Third Party Telecom Operator Not Yet in the Govt’s Book

During the Prime Minister (PM) Dr Lotay Tshering’s meet with the business community on May 26, 2023, one of the important submissions made by a representative of the business community concerned possible entry of a third party in the telecom sector.

However, the PM said that as chairperson of the executive decision making body, the government may not allow a third party operator. He said that theoretically there appears to be chances and opportunities but that practically the executive body has decided not to have a third party operator.

The PM explained that though there are no rules that a third party operator will not be allowed to enter the business, he said that if the third party comes up with  conditions which will significantly benefit the consumer then it is not an issue. However, if the benefits and condition for consumers is similar, the PM said it would not be good to have more competitors in a confined market.

The PM reiterated that though it is good to have competitors, it will be difficult to ensure that the third party operator would benefit the people and country. He said that it may lead to more disadvantages than benefits, since the third party will have to invest in the infrastructure, whose cost will ultimately seep down to the consumers.

However, the PM said that if the third party operator comes up with a condition which will be more beneficial to the consumers, they could share it with the government. He said that without any significant contributions to the consumers, it will not make any sense.

Meanwhile, a representative of a private sector said that the third operator will not have to build new infrastructure since the policy says that the current two Tele-operators will have to share the infrastructure.

He said that with the third party operator, the cost sharing of the current two Tele-operators will be reduced; cost of the capital will go down and that internet charges and the telephone bills will also go down, amongst others.

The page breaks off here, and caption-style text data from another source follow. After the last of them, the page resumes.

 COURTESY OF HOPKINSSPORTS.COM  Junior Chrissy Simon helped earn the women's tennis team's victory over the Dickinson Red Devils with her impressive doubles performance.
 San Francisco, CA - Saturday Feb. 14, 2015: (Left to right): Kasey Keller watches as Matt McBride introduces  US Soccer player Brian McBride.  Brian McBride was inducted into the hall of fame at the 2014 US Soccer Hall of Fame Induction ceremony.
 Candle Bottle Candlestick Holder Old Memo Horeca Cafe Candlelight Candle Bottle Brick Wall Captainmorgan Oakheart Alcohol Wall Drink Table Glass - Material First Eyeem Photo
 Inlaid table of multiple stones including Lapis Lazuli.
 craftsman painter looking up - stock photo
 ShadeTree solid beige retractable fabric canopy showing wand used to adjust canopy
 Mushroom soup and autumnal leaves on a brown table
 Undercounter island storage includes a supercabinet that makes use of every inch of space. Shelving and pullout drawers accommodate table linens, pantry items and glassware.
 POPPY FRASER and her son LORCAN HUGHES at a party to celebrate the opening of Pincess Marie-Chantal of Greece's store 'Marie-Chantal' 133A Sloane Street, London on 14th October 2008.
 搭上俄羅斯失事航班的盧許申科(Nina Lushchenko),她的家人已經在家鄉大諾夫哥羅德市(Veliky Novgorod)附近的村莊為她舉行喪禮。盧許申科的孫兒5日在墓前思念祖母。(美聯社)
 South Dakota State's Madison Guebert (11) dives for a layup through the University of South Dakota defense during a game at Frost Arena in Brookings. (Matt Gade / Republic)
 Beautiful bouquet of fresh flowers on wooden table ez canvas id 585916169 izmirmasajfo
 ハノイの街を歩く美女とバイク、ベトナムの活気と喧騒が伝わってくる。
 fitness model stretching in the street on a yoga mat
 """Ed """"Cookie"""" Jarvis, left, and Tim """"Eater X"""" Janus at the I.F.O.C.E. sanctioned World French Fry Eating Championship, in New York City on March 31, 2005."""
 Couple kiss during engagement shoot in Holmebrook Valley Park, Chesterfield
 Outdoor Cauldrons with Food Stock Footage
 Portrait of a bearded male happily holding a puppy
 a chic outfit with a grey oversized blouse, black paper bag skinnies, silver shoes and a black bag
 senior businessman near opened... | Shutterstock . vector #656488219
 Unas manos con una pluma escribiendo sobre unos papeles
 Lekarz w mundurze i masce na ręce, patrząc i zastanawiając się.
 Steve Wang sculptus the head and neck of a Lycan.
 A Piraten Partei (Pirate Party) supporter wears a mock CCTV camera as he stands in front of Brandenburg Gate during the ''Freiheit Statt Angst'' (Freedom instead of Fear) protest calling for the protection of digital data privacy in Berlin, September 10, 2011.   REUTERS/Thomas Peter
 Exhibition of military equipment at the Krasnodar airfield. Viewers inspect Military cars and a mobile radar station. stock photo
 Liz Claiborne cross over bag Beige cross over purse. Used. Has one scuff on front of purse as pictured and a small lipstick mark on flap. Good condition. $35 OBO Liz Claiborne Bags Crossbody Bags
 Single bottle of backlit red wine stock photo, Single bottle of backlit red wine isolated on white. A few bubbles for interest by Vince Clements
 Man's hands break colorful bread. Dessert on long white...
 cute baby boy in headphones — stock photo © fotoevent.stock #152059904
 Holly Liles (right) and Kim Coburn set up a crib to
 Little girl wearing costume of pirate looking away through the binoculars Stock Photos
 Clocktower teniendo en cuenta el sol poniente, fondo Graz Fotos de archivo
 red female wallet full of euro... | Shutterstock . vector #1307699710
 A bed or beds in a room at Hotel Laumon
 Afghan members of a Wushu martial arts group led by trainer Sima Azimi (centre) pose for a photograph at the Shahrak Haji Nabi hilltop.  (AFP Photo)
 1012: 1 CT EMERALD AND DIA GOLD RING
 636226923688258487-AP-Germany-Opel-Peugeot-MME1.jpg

However, the PM said that concerning infrastructure, the private individuals will also have to see how the infrastructure differs between the current Tele-operators and the difference in the fibre-optic cable, whose expenses will subsequently be borne by the consumers since no business will operate without a profit.

The representative of the private sector also shared the possibility of floating shares to the public since the current Tele-operator has made huge net profits.

“There are no public shareholder in both the mobile service provider, but only private shareholder; to this, they can float the share to the public,” said the private sector representative.

Nonetheless, the PM said that while both the Tele-operators in the country has made profit, the two should now focus on giving efficient services to the customer, make it more affordable and provide quality services at low rates, amongst others.

“If they don’t consider such conditions then we can invite a third party with such similar conditions,” the PM said, adding that without such conditions if a third party is giving consent, then there will not be any significance benefits to consumers.

Due to these factors, the government has decided not to disturb the current Tele-operators. However, the PM said that the way forward with the reforms and transformation and with the open market system the government can’t say that the third party will not be allowed.

The PM also said that to establish a third party, the government will have to promptly study the conditions which will be more beneficial to the consumers. If the conditions are similar, then there isn’t any need of introducing a third party operator in the country.